═════ Предоставленный отрывок

Нарком не сказал тогда Бармину, что к началу войны у нас было только шесть боевых машин. В ночь с 1 на 2 июля они ушли на фронт. Шесть! А нужны были сотни, тысячи!
– Костикова Паршин назначил главным конструктором завода, а меня – его замом, – вспоминает Бармин. – Костиков приезжал к концу рабочего дня, да и то не каждый день. Это не работа. В производстве он совершенно ничего не понимал. Его конструкцию, как говорили старые рабочие, – на колене надо делать, он не представлял себе реальных возможностей производства. А ведь нужна была большая серия. Я решил все делать по-своему, он злился, писал рапорты, чтобы меня убрали. Но, в конце концов, убрали его, я стал главным конструктором «Компрессора». Завод эвакуировался в Челябинск, но мы в Москве продолжали делать «катюши»...
Едва ли найдется у нас еще один академик, который бы за годы войны был отмечен «генеральским» орденом Кутузова. У Бармина был этот орден.
С Королевым Бармин встретился в Германии, но виделись они там, впрочем, редко: Бармин работал в Берлине, а Королев – в Тюрингии. В послевоенные годы баллистические ракеты сблизили их. Стартовый комплекс первых баллистических был довольно примитивен, и, когда речь зашла о ракете межконтинентальной, поначалу думалось, что и тут можно будет сработать по «классической» схеме: поставить ее на хвост, и конструкторам и стартовикам это было привычно, а привычное – успокаивает. Стали считать и получилось, что отвести на старте газовые струи одновременно из центрального блока и из «боковушек» – невозможно. Решение оказалось столь же новаторским, как и сама ракета. Межконтинентальную ракету стартовые фермы брали «за талию», она не стояла, она висела над газоотводным проемом. При этом собственной тяжестью она как бы сама себя заклинивала. Но задача-то была не только в том, чтобы удержать эти 300 тонн, но и в том, чтобы ракету вовремя отпустить, не притормозив в эти первые, самые трудные секунды ее полета. И вот здесь конструкторы КБ Бармина нашли действительно на редкость изящную схему, ранее никогда в мировой ракетной технике не применявшуюся. Как только двигатели набирали силу, способную уравновесить массу огромной машины, ракета, естественно, переставала давить на упоры ферм, и в этот момент противовесы, откидывая фермы в сторону, освобождали ракету. Точнее, она как бы сама себя освобождала, когда стартовый комплекс был ей уже не нужен. Об этом писать легко, поскольку все видели старты космических ракет в кино и на телеэкране, но додуматься до такой инженерной простоты, ой, как трудно! Ведь, действительно, нет никакой гидравлики, пневматики, магнитов, электрических цепей, ничего, что может потечь, заклинить, замкнуться. Надежность обеспечивается законом всемирного тяготения Ньютона. Ньютон – соавтор солидный, на него можно положиться, не подведет...

══════════

* [Задание] Куда эвакуировался завод «Компрессор», согласно отрывку? Листинг для выполнения работы не понадобится.

═════ Выдержки из листинга

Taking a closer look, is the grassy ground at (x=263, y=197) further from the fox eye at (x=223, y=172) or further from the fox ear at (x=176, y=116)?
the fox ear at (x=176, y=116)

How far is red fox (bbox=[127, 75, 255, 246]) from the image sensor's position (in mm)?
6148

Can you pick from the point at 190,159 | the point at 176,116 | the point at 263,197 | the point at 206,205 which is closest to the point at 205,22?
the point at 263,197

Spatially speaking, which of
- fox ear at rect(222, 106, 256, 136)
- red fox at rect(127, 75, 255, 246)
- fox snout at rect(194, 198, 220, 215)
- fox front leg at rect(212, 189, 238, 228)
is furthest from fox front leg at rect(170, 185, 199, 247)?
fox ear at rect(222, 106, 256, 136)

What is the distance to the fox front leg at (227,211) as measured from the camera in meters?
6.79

══════════
═════ Выдержки из листинга

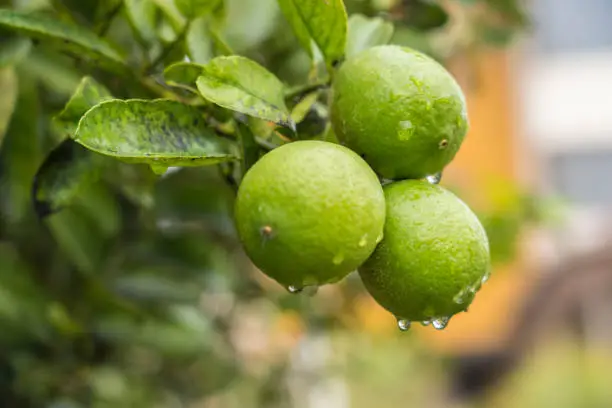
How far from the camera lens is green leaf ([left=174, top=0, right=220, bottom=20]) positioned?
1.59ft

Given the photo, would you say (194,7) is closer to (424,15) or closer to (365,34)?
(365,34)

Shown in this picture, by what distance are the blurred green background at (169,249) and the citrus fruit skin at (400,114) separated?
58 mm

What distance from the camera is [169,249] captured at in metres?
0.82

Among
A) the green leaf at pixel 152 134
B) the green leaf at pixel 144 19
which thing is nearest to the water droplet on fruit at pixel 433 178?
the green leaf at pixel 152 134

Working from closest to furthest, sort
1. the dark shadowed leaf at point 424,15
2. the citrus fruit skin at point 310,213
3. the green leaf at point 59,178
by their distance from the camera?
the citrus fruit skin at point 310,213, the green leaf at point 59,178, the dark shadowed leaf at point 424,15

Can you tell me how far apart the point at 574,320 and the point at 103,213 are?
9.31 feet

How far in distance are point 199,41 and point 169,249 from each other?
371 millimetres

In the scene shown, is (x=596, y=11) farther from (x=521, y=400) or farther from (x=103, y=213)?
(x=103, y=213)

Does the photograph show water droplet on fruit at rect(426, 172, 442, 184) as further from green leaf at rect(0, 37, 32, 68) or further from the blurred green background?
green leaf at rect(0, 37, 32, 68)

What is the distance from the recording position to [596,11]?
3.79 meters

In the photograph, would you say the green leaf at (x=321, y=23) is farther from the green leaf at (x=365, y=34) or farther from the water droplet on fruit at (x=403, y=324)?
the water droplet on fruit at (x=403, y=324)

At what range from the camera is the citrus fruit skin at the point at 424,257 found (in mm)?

══════════
═════ Выдержки из листинга

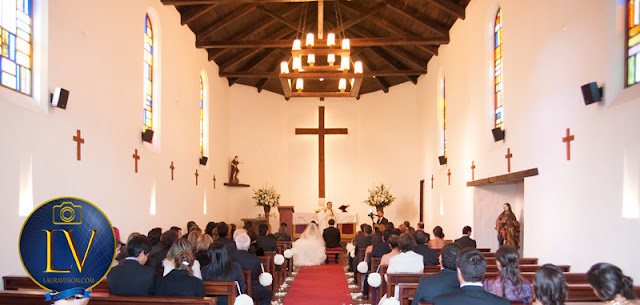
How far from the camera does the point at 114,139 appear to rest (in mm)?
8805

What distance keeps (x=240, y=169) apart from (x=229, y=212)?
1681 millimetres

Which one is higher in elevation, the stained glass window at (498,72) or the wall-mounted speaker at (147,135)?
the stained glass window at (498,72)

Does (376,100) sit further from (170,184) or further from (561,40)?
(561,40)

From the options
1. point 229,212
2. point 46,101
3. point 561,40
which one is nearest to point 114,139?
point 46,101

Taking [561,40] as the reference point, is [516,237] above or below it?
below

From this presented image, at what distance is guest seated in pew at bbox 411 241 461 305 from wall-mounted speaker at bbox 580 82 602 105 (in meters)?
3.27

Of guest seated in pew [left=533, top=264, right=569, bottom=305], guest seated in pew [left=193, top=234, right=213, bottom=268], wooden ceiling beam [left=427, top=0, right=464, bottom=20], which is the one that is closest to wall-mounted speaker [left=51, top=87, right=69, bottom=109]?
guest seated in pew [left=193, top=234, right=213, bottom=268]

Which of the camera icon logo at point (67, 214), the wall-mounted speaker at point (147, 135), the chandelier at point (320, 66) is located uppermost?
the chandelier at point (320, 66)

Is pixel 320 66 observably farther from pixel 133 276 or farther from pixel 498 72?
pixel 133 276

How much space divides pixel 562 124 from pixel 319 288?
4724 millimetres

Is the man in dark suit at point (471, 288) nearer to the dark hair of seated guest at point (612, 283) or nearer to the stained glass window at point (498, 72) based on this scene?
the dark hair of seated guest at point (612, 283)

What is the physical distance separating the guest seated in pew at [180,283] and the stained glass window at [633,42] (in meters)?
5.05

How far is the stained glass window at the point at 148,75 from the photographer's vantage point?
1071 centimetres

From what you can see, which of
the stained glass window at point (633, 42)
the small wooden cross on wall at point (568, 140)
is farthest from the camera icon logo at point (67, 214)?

══════════

* [Письменный ответ] В Челябинск.